LATIHAN A – Ringkaslah catatan perjalanan tentang La Crosse dan sungai Mississippi di bawah ini dalam dua kalimat.

TEKS YANG DISEDIAKAN –

━━━━━━━━━━━━━━━━━━━━

Catatan Perjalanan :
Keliling
Setengah Amerika
34.
Menyusuri Ladang Jagung Iowa
Keluar
dari kota Madison pada Rabu siang itu, 12 Juli 2000, saya kembali
berada di jalan bebas hambatan I-90 menuju ke barat. Sekitar dua
jam kemudian, saya tiba di kota La Crosse. La Crosse hanyalah
sebuah kota kecil di sisi barat wilayah negara bagian Wisconsin
yang berpenduduk sekitar 51.000 jiwa dan terletak pada ketinggian
sekitar 195 m di atas permukaan laut. Kota ini terletak persis di
pinggir timur sungai Mississippi yang merupakan batas antara
wilayah negara bagian Wisconsin dan Minnesota.
Anak saya
heran, kok sungai Mississippi juga ada di situ, yang berarti di
ujung utara Amerika bagian tengah. Selama ini yang diketahuinya
bahwa sungai Mississippi itu adanya di New Orleans, yang berarti
di ujung selatan Amerika bagian tengah. Lebih heran lagi ketika
saya beritahu bahwa sungai Mississippi yang ada di situ dan di
New Orleans itu sama.
Saya sendiri
sebenarnya juga baru menyadari bahwa sungai yang ketika di SMP
dulu saya hafal namanya sebagai sungai terbesar dan terpanjang di
Amerika ternyata memang membelah daratan negara Amerika. Sungai
Mississippi bermata air di danau Itasca di kawasan Hutan Taman
Nasional Chippewa di sisi utara negara bagian Minnesota dan
bermuara di Teluk Mexico di pantai selatan negara bagian
Louisiana, atau tepatnya di sebelah selatan kota New Orleans.
Malahan
sungai ini sebenarnya tidak melintasi negara bagian Mississippi,
kecuali menjadi batas antara negara bagian Mississippi di sebelah
timur sungai dan Louisiana serta Arkansas di sebelah barat
sungai. Membentang dari selatan ke utara, di sisi timur sungai
Mississippi terletak negara bagian Mississippi, Tennessee,
Kentucky, Illinois dan Wisconsin. Sedangkan di sebelah baratnya,
Louisiana, Arkansas, Missouri, Iowa dan Minnesota.

━━━━━━━━━━━━━━━━━━━━

LATIHAN B – Ganti "looks like" dengan "resembles" di semua baris data di bawah dan tulis kembali baris-baris itu tanpa mengubah bagian lain. Jangan sertakan gambarnya dalam jawaban.

━━━━━━━━━━━━━━━━━━━━

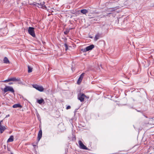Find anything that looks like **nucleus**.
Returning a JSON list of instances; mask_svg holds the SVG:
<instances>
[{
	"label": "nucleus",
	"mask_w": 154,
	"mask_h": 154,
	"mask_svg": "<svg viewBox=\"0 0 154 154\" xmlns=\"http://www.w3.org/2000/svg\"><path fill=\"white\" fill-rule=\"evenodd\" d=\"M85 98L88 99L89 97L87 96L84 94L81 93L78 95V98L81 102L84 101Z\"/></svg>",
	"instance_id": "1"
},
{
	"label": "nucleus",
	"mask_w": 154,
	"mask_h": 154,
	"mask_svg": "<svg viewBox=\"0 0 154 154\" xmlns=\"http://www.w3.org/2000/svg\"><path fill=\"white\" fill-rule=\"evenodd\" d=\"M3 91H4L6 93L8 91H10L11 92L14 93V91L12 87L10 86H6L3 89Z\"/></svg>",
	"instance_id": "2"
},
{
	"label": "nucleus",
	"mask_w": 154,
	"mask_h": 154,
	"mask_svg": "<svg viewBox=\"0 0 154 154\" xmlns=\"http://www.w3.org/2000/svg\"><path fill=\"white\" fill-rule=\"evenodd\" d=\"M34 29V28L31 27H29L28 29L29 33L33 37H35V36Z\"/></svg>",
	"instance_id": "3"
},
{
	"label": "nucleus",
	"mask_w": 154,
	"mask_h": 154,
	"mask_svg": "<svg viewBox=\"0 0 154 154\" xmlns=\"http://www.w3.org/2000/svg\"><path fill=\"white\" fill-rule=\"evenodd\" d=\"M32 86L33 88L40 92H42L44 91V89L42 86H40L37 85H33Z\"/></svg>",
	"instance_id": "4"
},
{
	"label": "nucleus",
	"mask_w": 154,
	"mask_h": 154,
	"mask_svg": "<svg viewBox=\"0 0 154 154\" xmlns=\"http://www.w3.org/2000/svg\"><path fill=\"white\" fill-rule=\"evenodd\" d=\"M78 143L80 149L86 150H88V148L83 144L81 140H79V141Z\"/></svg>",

━━━━━━━━━━━━━━━━━━━━

HASIL LATIHAN A – Penulis meninggalkan Madison pada 12 Juli 2000 melalui jalan bebas hambatan I-90 ke arah barat dan sekitar dua jam kemudian tiba di La Crosse, kota kecil di Wisconsin yang terletak di tepi timur sungai Mississippi, batas antara Wisconsin dan Minnesota. Sungai Mississippi bermata air di danau Itasca di sisi utara Minnesota, bermuara di Teluk Mexico di sebelah selatan New Orleans, dan menjadi batas antara negara-negara bagian di sisi timur dan baratnya.

HASIL LATIHAN B –
Find anything that resembles **nucleus**.
Returning a JSON list of instances; mask_svg holds the SVG:
<instances>
[{
	"label": "nucleus",
	"mask_w": 154,
	"mask_h": 154,
	"mask_svg": "<svg viewBox=\"0 0 154 154\" xmlns=\"http://www.w3.org/2000/svg\"><path fill=\"white\" fill-rule=\"evenodd\" d=\"M85 98L88 99L89 97L87 96L84 94L81 93L78 95V98L81 102L84 101Z\"/></svg>",
	"instance_id": "1"
},
{
	"label": "nucleus",
	"mask_w": 154,
	"mask_h": 154,
	"mask_svg": "<svg viewBox=\"0 0 154 154\" xmlns=\"http://www.w3.org/2000/svg\"><path fill=\"white\" fill-rule=\"evenodd\" d=\"M3 91H4L6 93L8 91H10L11 92L14 93V91L12 87L10 86H6L3 89Z\"/></svg>",
	"instance_id": "2"
},
{
	"label": "nucleus",
	"mask_w": 154,
	"mask_h": 154,
	"mask_svg": "<svg viewBox=\"0 0 154 154\" xmlns=\"http://www.w3.org/2000/svg\"><path fill=\"white\" fill-rule=\"evenodd\" d=\"M34 29V28L31 27H29L28 29L29 33L33 37H35V36Z\"/></svg>",
	"instance_id": "3"
},
{
	"label": "nucleus",
	"mask_w": 154,
	"mask_h": 154,
	"mask_svg": "<svg viewBox=\"0 0 154 154\" xmlns=\"http://www.w3.org/2000/svg\"><path fill=\"white\" fill-rule=\"evenodd\" d=\"M32 86L33 88L40 92H42L44 91V89L42 86H40L37 85H33Z\"/></svg>",
	"instance_id": "4"
},
{
	"label": "nucleus",
	"mask_w": 154,
	"mask_h": 154,
	"mask_svg": "<svg viewBox=\"0 0 154 154\" xmlns=\"http://www.w3.org/2000/svg\"><path fill=\"white\" fill-rule=\"evenodd\" d=\"M78 143L80 149L86 150H88V148L83 144L81 140H79V141Z\"/></svg>",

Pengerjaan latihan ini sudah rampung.